▸ Extracted records
——————
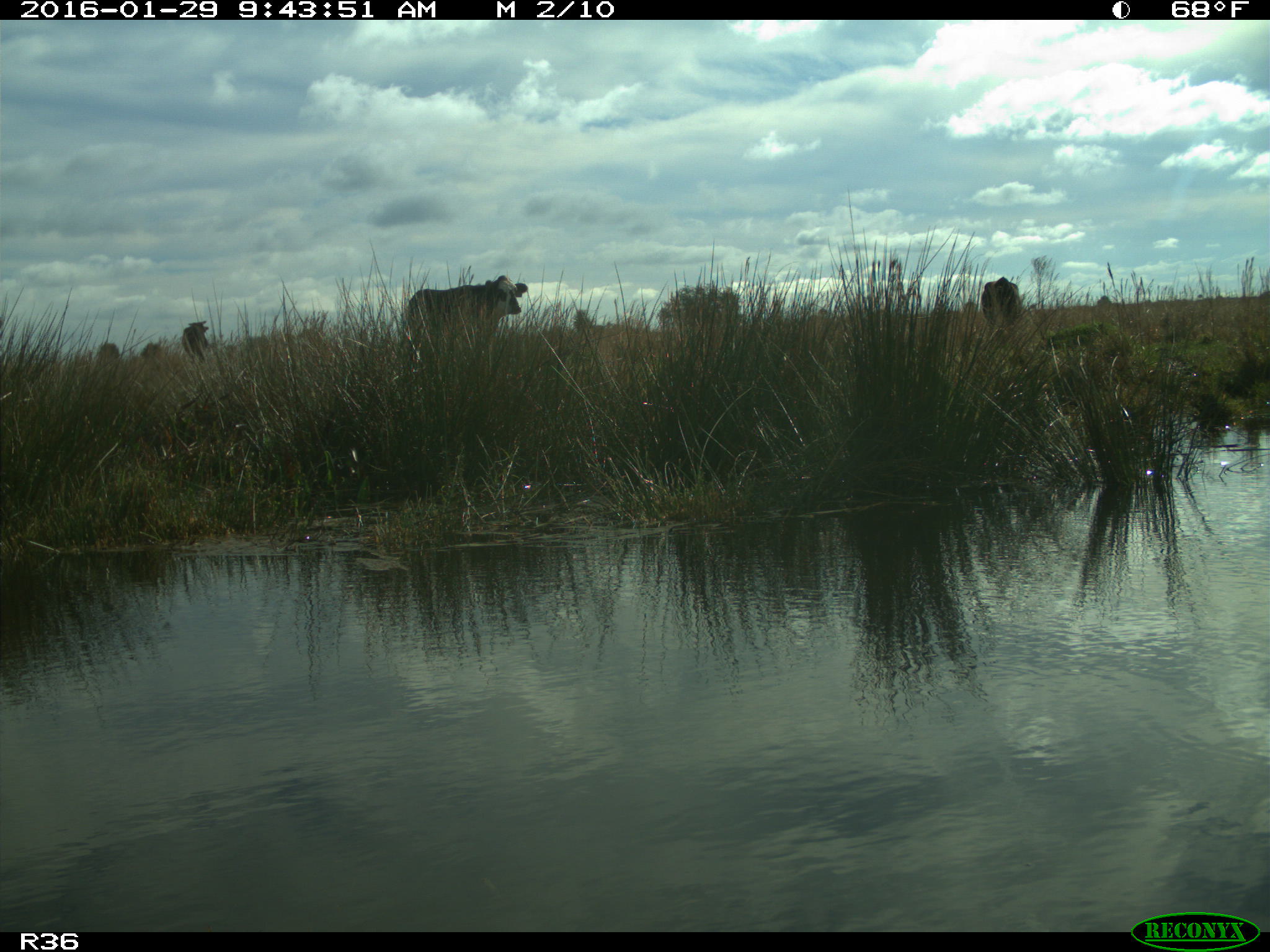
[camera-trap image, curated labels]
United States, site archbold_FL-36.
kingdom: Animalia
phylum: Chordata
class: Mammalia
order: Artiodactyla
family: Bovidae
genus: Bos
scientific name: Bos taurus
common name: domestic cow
——————
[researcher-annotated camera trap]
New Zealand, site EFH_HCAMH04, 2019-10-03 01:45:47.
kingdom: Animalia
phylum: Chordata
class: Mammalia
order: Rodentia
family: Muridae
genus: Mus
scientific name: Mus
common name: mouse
——————
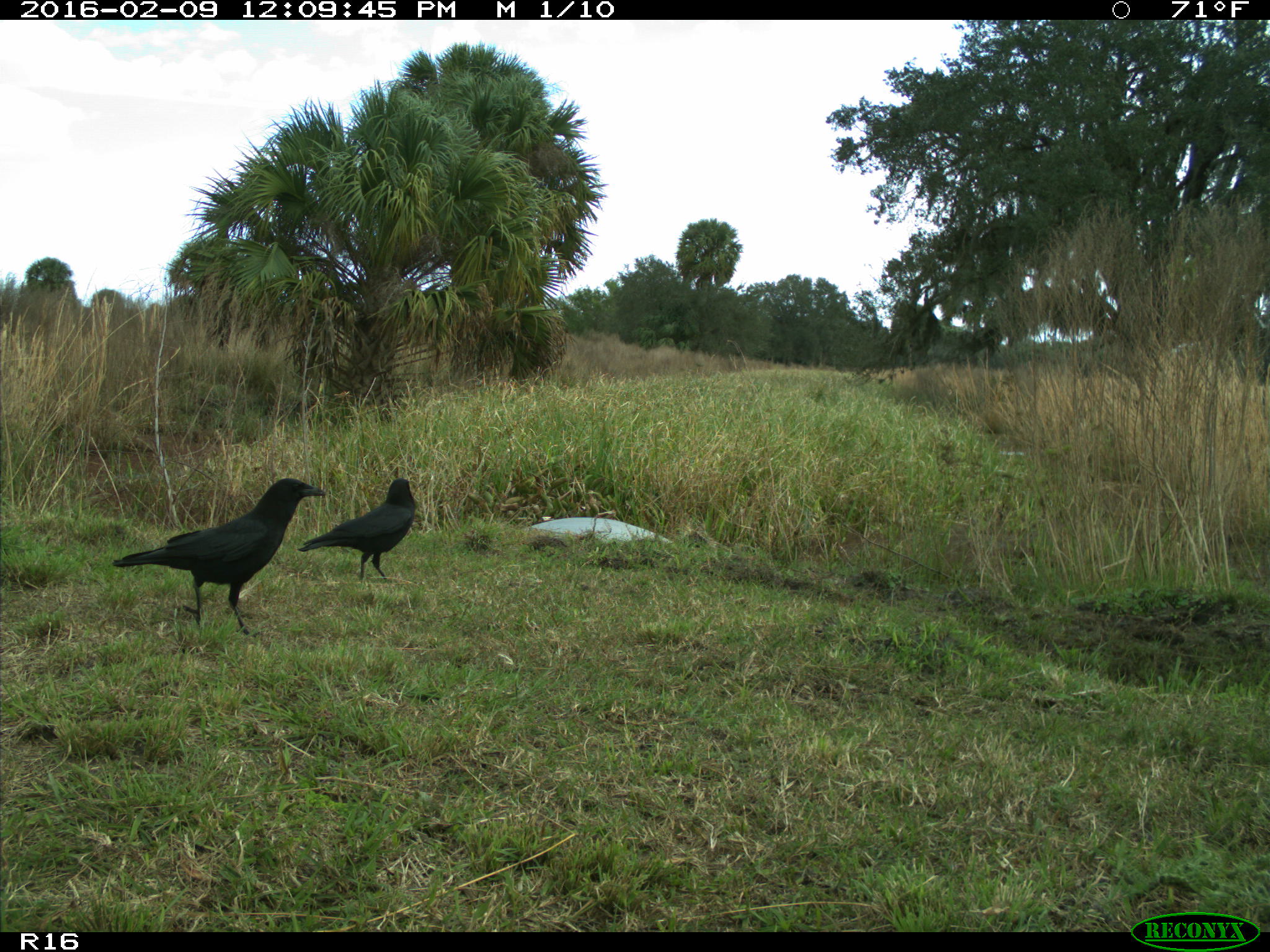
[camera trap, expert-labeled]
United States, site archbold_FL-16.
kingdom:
——————
▸ Exercise requirements
In the entries above, find the line with "[camera-trap image, curated labels]" and the line with "common name: domestic cow", then set down exactly those two and every line between them, nothing else.

▸ Response area
[camera-trap image, curated labels]
United States, site archbold_FL-36.
kingdom: Animalia
phylum: Chordata
class: Mammalia
order: Artiodactyla
family: Bovidae
genus: Bos
scientific name: Bos taurus
common name: domestic cow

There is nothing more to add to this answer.